With immunosuppression, self-regulatory mechanisms may start to decrease, and these are the patients who develop skin cancers more frequently, said Rajiv Nijhawan, MD, associate professor of dermatology and Mohs surgeon at UT Southwestern (UTSW) Medical Center and director of the UTSW High Risk Skin Cancer Transplant Clinic, in Dallas, Texas.
Nijhawan is one of several clinicians presenting “Pearls for Surveillance and Management of High Risk Skin Cancer Patients,” which addresses skin cancer risk among organ transplant recipients, at the American Academy of Dermatology Virtual Meeting Experience.
Transcript
Why are organ transplant patients at higher risk for skin cancers?
A lot of it is driven by the immunosuppression. When patients are starting on immunosuppressive medications—and this isn’t necessarily just purely related to transplant, we just happen to see this in transplants—sometimes patients are on the same medications for other disease processes, other inflammatory disease processes. But we definitely see it at an increased level within the transplant population.
These medications prevent them from rejecting their new heart, their new lungs, because in a way that's foreign to them. It's not their native heart, their native lung. It's kind of a balancing act, where the transplant teams want to make sure that the body doesn't reject these new organs that are really meant to prolong their life. But with that comes immunosuppression, and immunosuppression means it suppresses their immune system so they're not necessarily able to fight infections as well. But also, our bodies also take care of skin cancers and precancers, let's say, and sometimes we're able to have this regulatory mechanism where if some cells start to go awry, our body can keep it in check and make sure they don't get worse in any way.

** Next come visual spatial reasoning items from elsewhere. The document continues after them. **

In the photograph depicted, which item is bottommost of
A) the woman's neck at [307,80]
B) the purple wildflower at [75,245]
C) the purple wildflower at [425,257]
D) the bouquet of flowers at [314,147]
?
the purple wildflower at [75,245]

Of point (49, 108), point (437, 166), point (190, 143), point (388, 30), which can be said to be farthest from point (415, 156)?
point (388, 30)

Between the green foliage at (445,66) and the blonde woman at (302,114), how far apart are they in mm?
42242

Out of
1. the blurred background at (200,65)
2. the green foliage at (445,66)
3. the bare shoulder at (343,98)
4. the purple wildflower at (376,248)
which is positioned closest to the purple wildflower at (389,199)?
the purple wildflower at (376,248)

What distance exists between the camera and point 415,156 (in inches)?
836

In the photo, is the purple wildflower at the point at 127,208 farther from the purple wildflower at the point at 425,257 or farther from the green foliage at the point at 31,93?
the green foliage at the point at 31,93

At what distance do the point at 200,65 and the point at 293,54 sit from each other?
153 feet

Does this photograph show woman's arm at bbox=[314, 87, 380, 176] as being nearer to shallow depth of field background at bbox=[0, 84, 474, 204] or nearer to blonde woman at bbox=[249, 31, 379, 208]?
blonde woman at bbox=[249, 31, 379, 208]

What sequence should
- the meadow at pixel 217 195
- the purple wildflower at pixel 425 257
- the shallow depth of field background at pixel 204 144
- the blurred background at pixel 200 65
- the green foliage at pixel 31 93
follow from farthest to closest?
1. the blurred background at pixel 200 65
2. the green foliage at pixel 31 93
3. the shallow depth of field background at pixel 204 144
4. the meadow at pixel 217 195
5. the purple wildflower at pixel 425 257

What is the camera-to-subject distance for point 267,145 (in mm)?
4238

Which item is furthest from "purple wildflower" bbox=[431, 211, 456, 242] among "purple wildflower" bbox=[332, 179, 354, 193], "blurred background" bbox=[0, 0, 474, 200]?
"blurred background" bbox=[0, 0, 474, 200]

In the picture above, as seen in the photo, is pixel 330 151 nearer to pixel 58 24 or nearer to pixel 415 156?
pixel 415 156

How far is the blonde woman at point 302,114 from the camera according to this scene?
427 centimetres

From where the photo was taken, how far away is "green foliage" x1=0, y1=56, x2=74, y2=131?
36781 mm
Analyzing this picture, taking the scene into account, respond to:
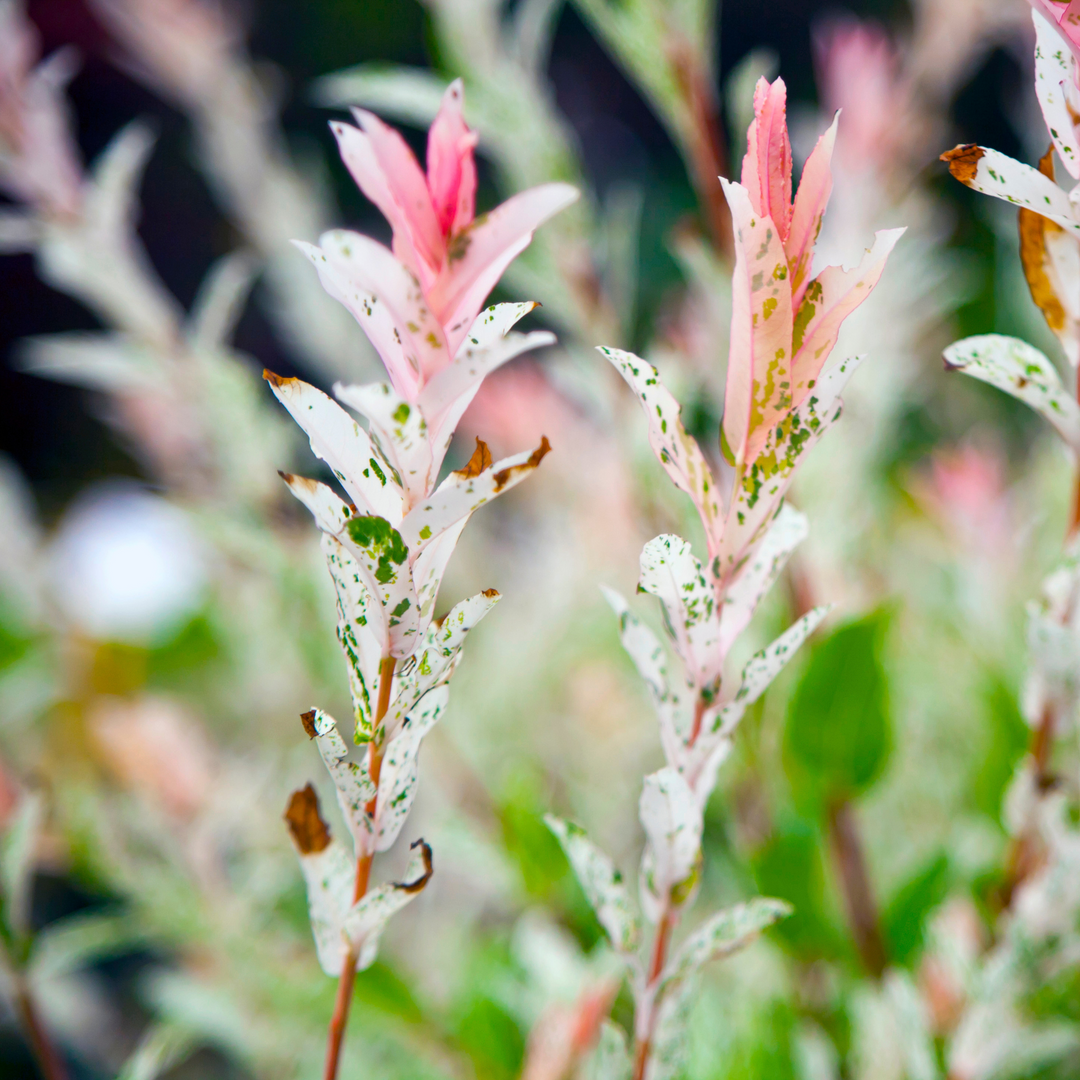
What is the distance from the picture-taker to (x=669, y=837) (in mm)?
218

But with the immunosuppression, unfortunately, our checking mechanisms, our self-regulatory mechanisms start to sometimes decrease in capacity. And so patients who are on these medications, unfortunately, are developing more skin cancers at an increased frequency, because their self-checking mechanisms start to not be at the same level they were pretransplant, let's say. And it’s in the context of their other risk factors, their skin type. If they're fair-skinned individuals, they're at higher risk. If they are out in the sun, they're more likely to burn rather than get a tan, they're at increased risk.
If they have genetic susceptibility, a family history of skin cancer and melanomas; if they’ve had a lot of sun exposure, both chronically throughout life [and] if they're outdoor workers and farmers, and just spend a lot of time outdoors or just tanning in their youth even, that sun exposure history just adds up, unfortunately, and cumulatively puts them at increased risk. Also, if they've had sunburns as a kid or teenagers or in their 20s, you know, blistering sunburns, that increases their risk.
So it's kind of in that patient context of their history, their genetics. But when you add on another level of immunosuppression, it just unfortunately can propel these skin cancers forming more quickly, more rapidly, and, unfortunately, more aggressively as well.